Chapter 7.6, Problem 13E

Interpretation Introduction

Interpretation:

Consider the Duffing oscillator, withsystem equation ${\ddot{\text{x}}\text{ +x +εx}}^3=0$ where $\text{0 < ε << 1, x(0) = a and }\dot{\text{x}}\text{(0) = 0}$. Use the conservation of energy express oscillation period $\text{T}\left(\text{ε}\right)$ as certain integral. Expand the integral as power series in, and integrate term by term to obtain formula $\text{T}\left(\text{ε}\right)={\text{c}}_{\text{0}}{\text{+ c}}_{\text{1}}{\text{ε + c}}_{\text{2}}{\text{ε}}^{\text{2}}+{\rm O}\left({\text{ε}}^{\text{3}}\right)$, determine ${\text{c}}_{\text{0}}{\text{, c}}_{\text{1}}{\text{, c}}_{\text{2}}$ and check that ${\text{c}}_{\text{0}}{\text{, c}}_{\text{1}}$ are consistent with $\text{7}\text{.6}\text{.57}$.

Concept Introduction:

• Use energy conservation of system to determine time period of oscillation.
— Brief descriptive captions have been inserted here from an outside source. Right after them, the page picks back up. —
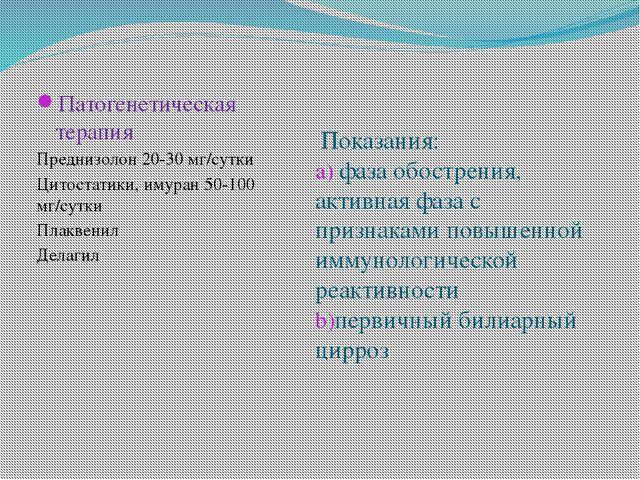 Патогенетическая терапия Преднизолон 20-30 мг/сутки Цитостатики, имуран 50-1...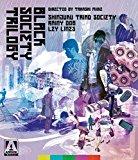 Takashi Miike's Black Society Trilogy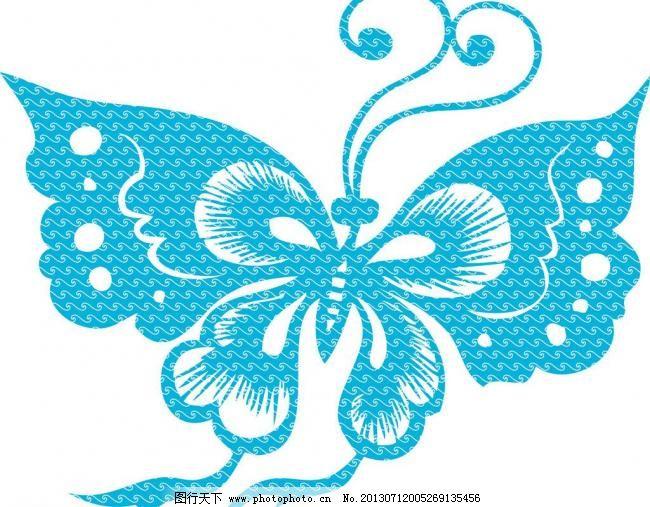 蝴蝶花纹剪纸图片_花纹花边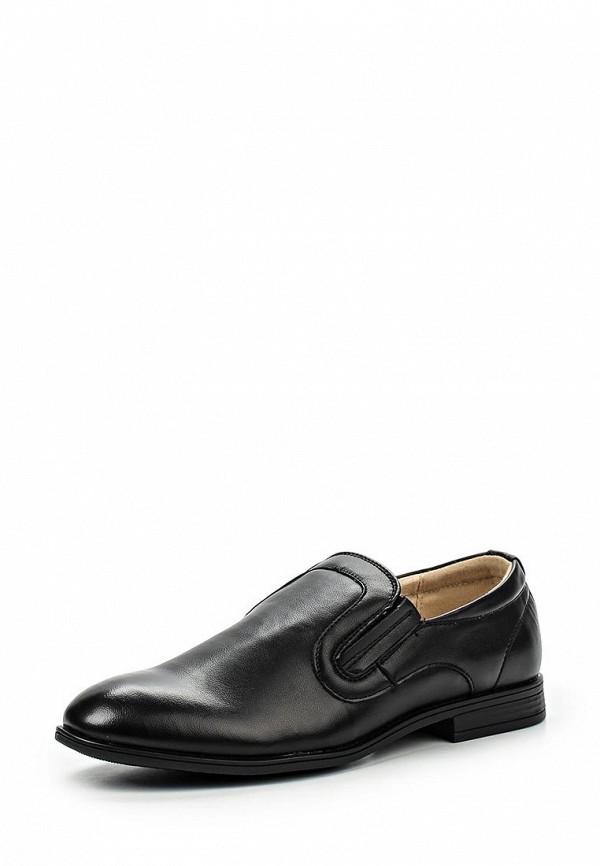 Туфли Zenden Collection 27-28BL-027SK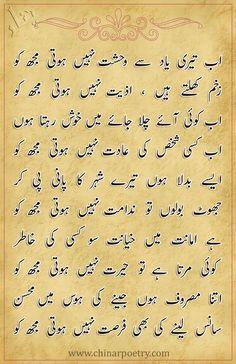 best collection of designed Urdu Poetry - urdu ashaars, ghazals, nazams, funny poetry, tanz-o-mazah and aqwal-e-zareen - Chinar Poetry Nice Poetry, Love Poetry Images, Beautiful Poetry, Best Urdu Poetry Images, Urdu Funny Poetry, Punjabi Poetry, Urdu Poetry Romantic, Love Poetry Urdu, Emotional Poetry
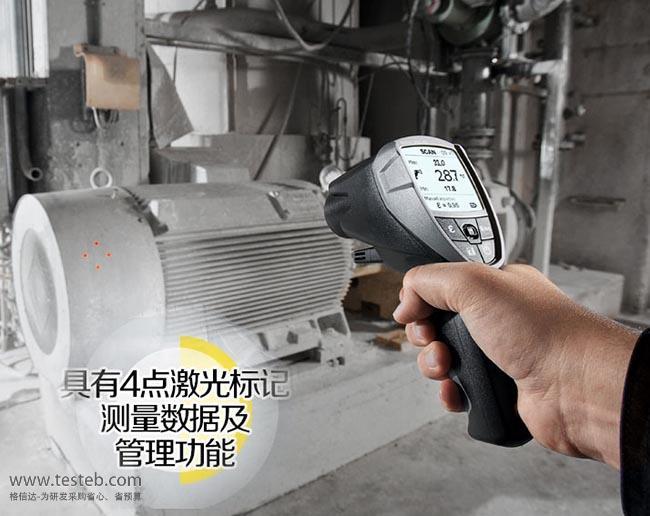 Testo835-T2 便携式测温枪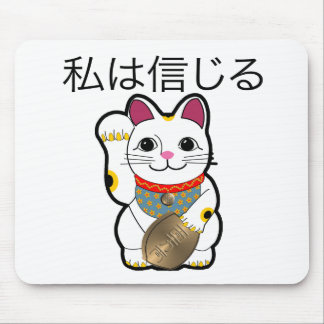 I believe in Maneki Neko Mouse Pad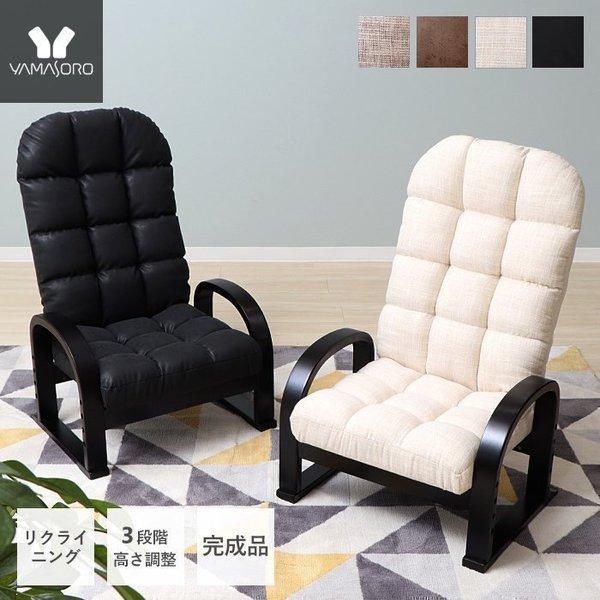 座椅子高齢者和室リクライニングコンパクト腰痛おしゃれリラックスチェア肘掛け座敷椅子こたつ椅子敬老の日ギフトシエルヤマソロ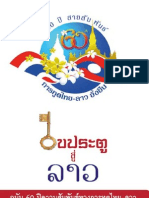 Lao Booklet 3rd Ed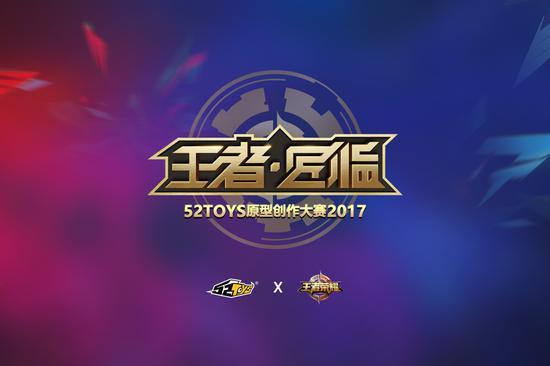 """52TOYS ×《王者荣耀》""""王者・匠临""""原型大赛优秀作品即将亮相摩擦大会"""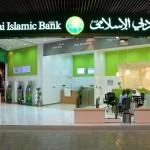 «دبي الإسلامي» يستعين ببنوك لترتيب إصدار صكوك دولارية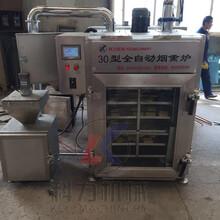 腊肉烟熏炉机多少钱熟食熏烤机器批发价格图片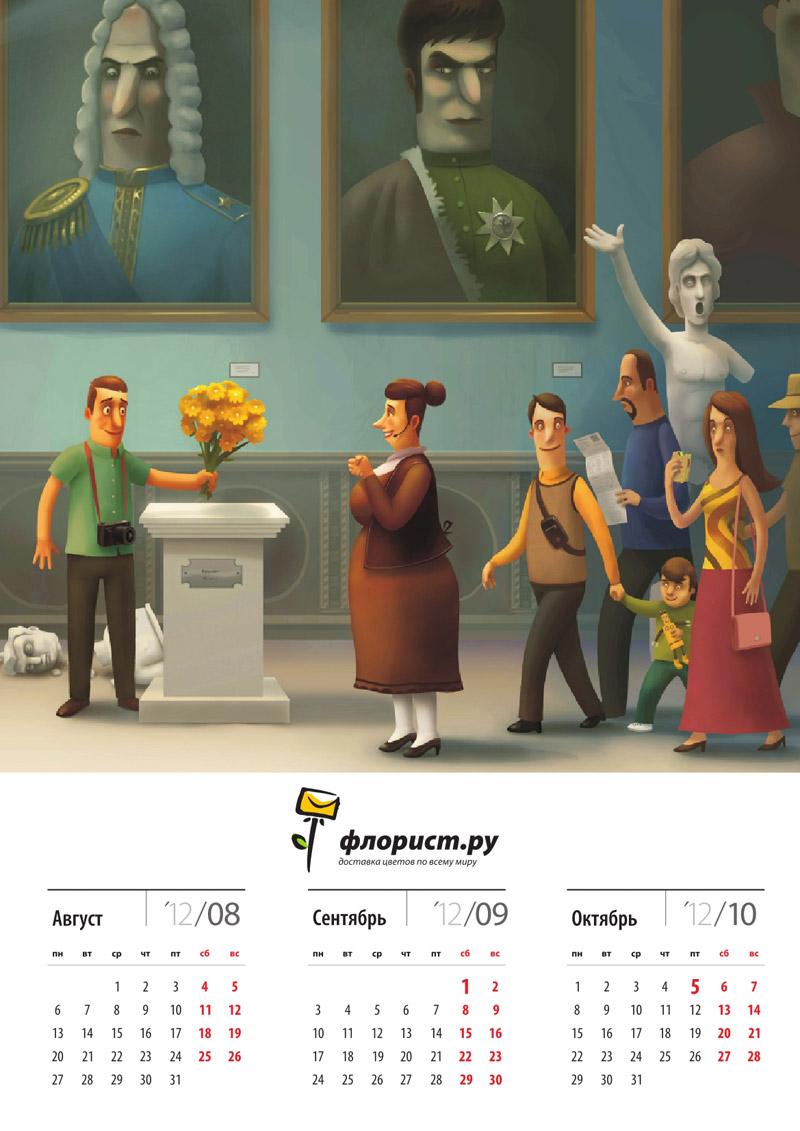 Цветы - решение всех проблем! Флористический календарь Андрея Гордеева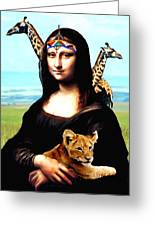 Gioconda Travelling - Africa Greeting Card
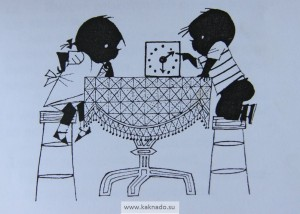книга саша и маша, автор анни шмидт, рисунки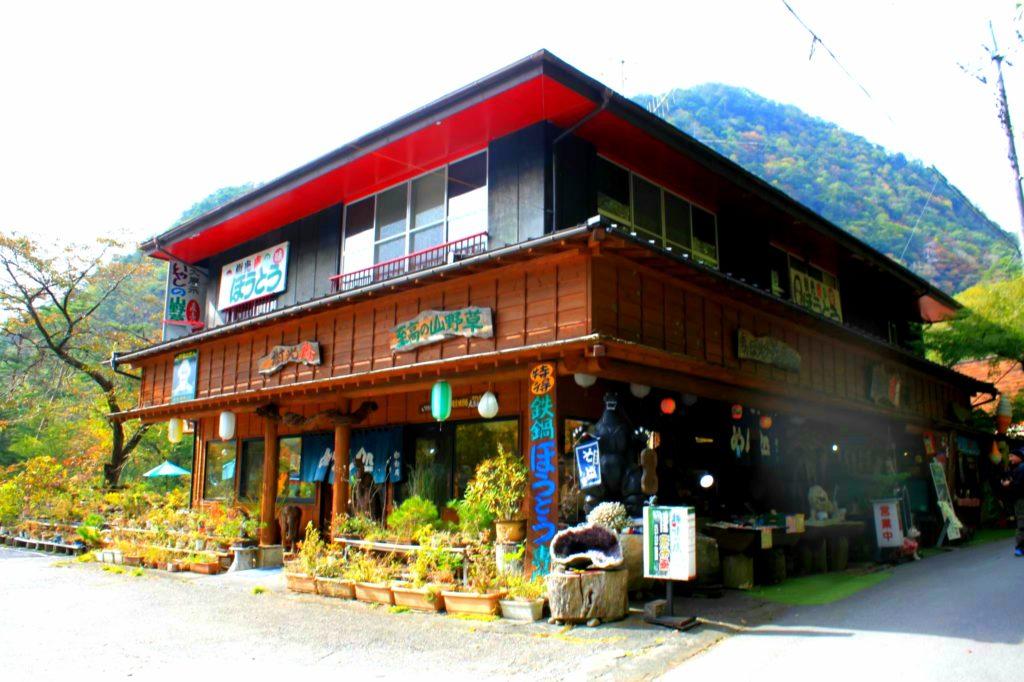 【昇仙峡】観光の入り口の駐車場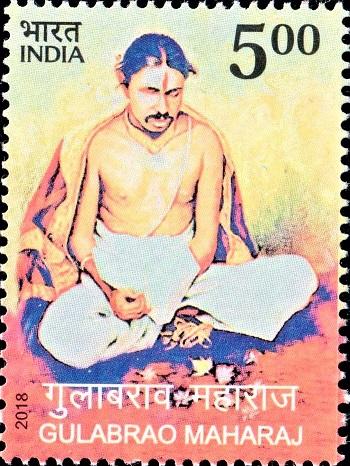 पांडूरंगनाथ महाराज : श्री संत गुलाबराव महाराज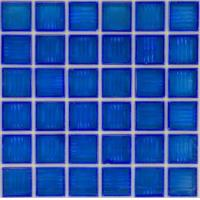 Buy cheap Blue 8mm Square Glass Mosaic Tiles , Washable Glass Bathroom Wall Tile from wholesalers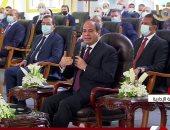 الرئيس السيسى: الدولة المصرية تسعى لتعظيم الاستفادة من المياه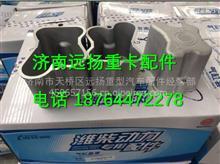 潍柴动力WD618汽缸盖罩壳/ 614040065
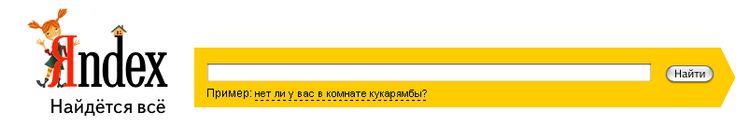 [Яндекс Doodle 030. 13.11.2007] 100 лет Астрид Линдгрен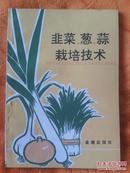 韭菜·葱·蒜栽培技术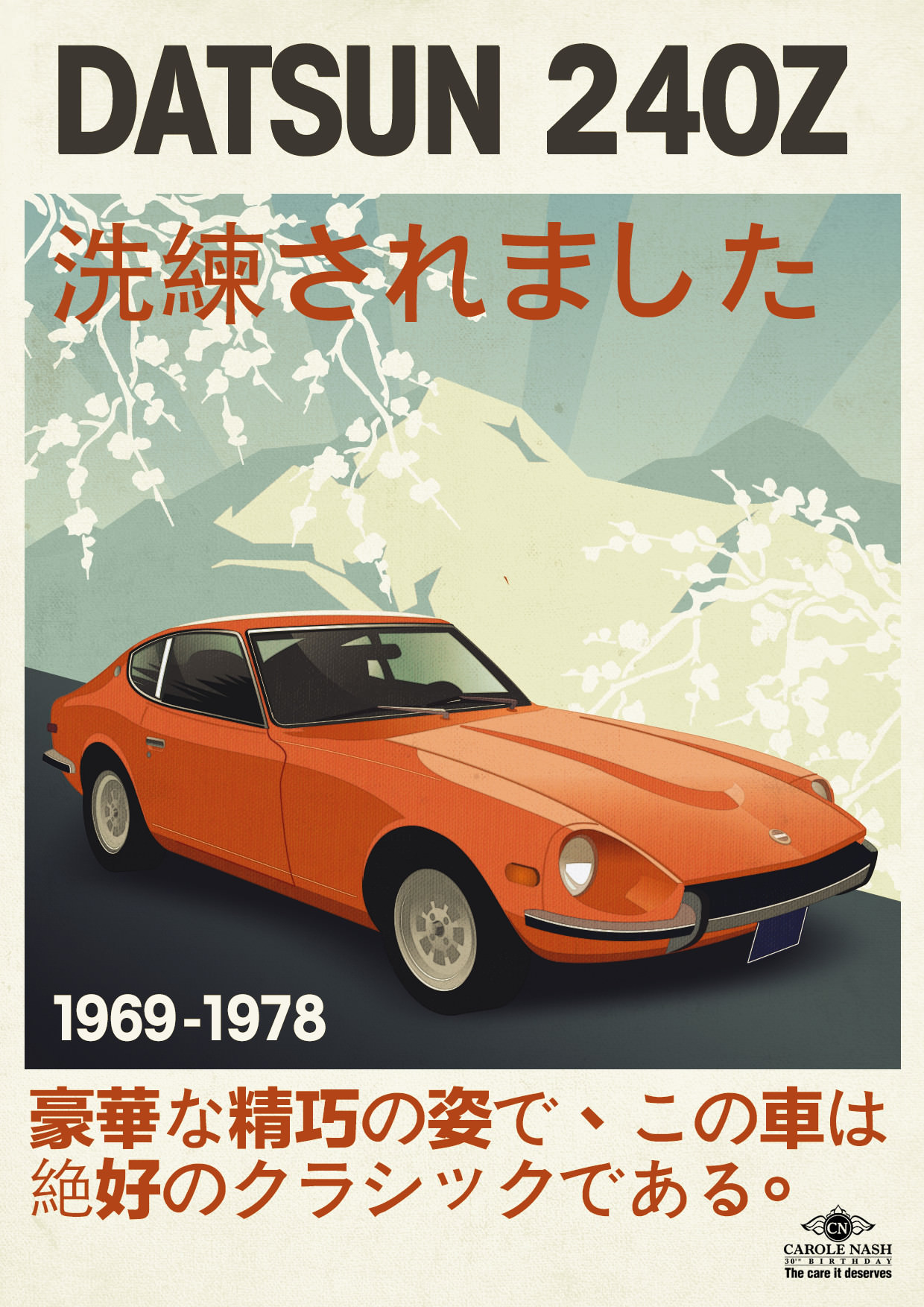 Datsun 240z Illustration/Poster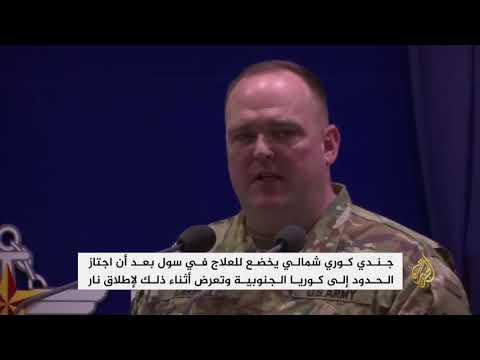 انشقاق جندي كوري شمالي وعبوره الخط الفاصل  - نشر قبل 12 ساعة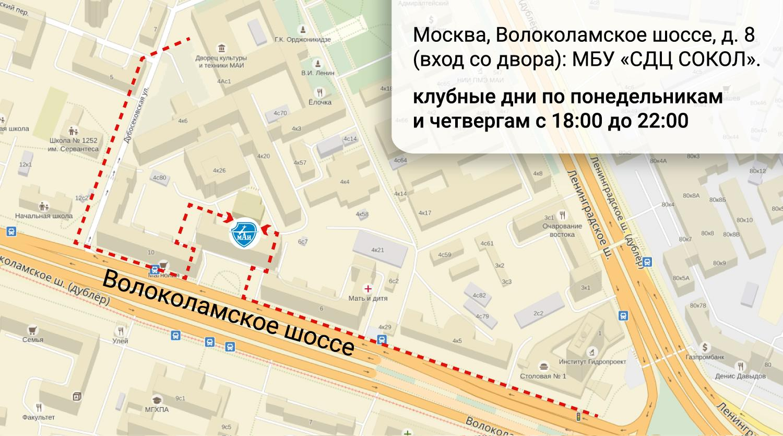 Схема пути от метро Сокол до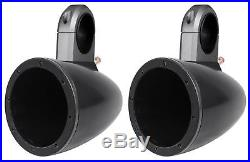 (2) Kicker KMTES Marine Wakeboard Tower Enclosures For 6 + 6.5 Speakers+Covers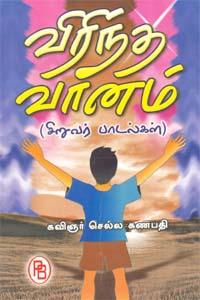 Tamil book விரிந்த வானம்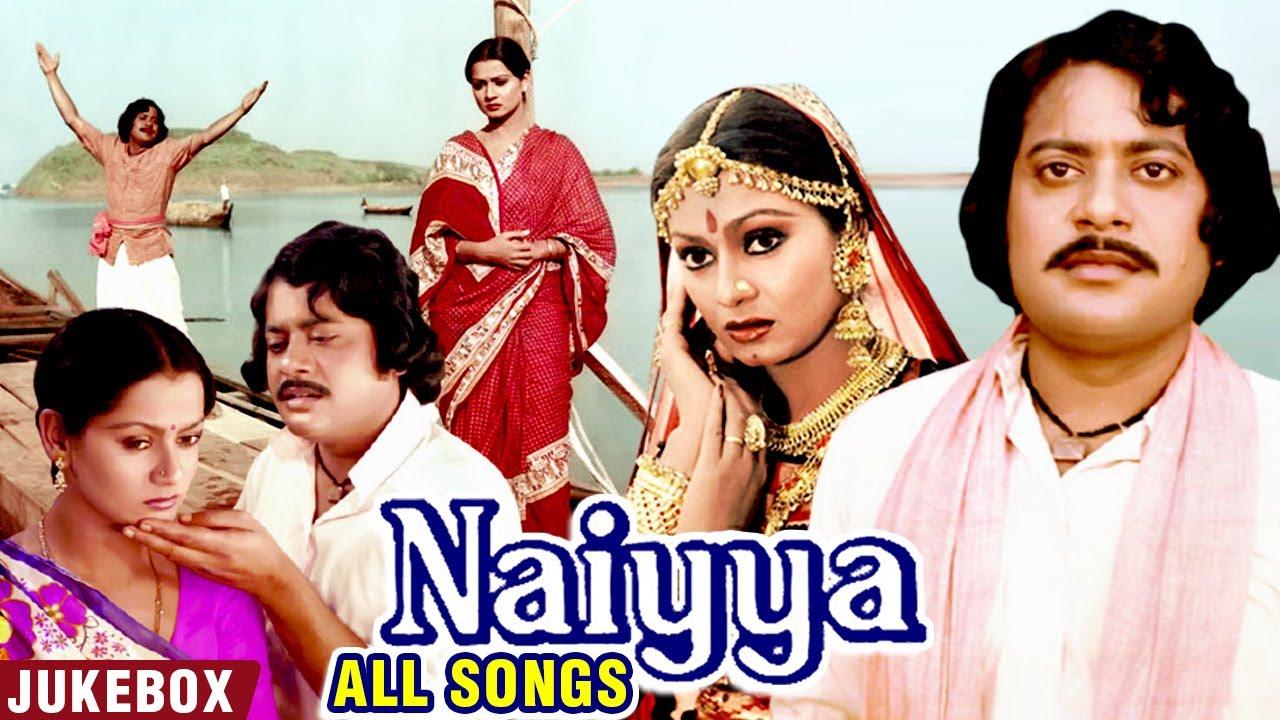 Naiyya All Songs | Zarina Wahab, Prashant Nanda | K. J. Yesudas & Hemlata | Rajshri Hits | Jukebox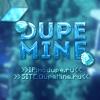 DupeMine [1.8-1.12.2-1.15.2] | IP: mcdupe.ru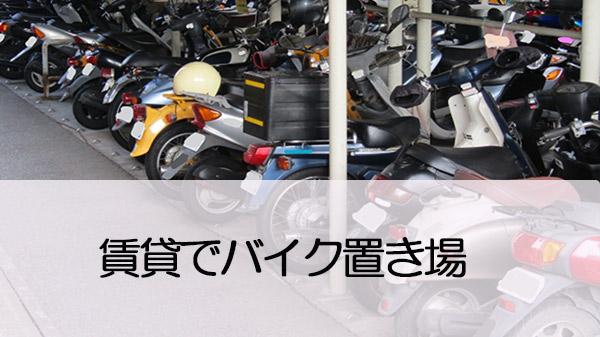 大型バイク置き場に困ったらUR賃貸住宅もおすすめ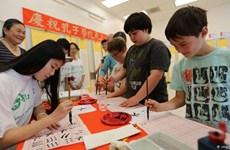 Trung Quốc cần làm gì để tạo dựng 'quyền lực thông minh'?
• Determine the coefficients.

• Use power series for the expansion and compare the time period equation of system and for $\text{7}\text{.6}\text{.57}$.

Answer to Problem 13E

Solution:

1. The oscillation period $\text{T}\left(\text{ε}\right)$ as certain integral is

   $\text{T = }\frac{\text{1}}{\sqrt{\left(\text{1 + ε}\frac{{\text{a}}^{\text{2}}}{\text{2}}\right)}}\text{K}\left(\text{k}\right)$

2. The time period of the given system equation and of $\text{7}\text{.6}\text{.57}$ is same for at least first two terms. ${\text{c}}_{\text{0}}\text{= 2π}$, ${\text{c}}_{\text{1}}\text{= - }\frac{{\text{3πa}}^{\text{2}}}{4}$ and ${\text{c}}_{\text{2}}=\frac{{\text{57a}}^{\text{4}}\text{π}}{\text{128}}$ and ${\text{c}}_{\text{0}}{\text{, c}}_{\text{1}}$ are consistent with $\text{7}\text{.6}\text{.57}$.

Explanation of Solution

Conservation of energy: This theorem states that the energy of an isolated system is constant over certain time.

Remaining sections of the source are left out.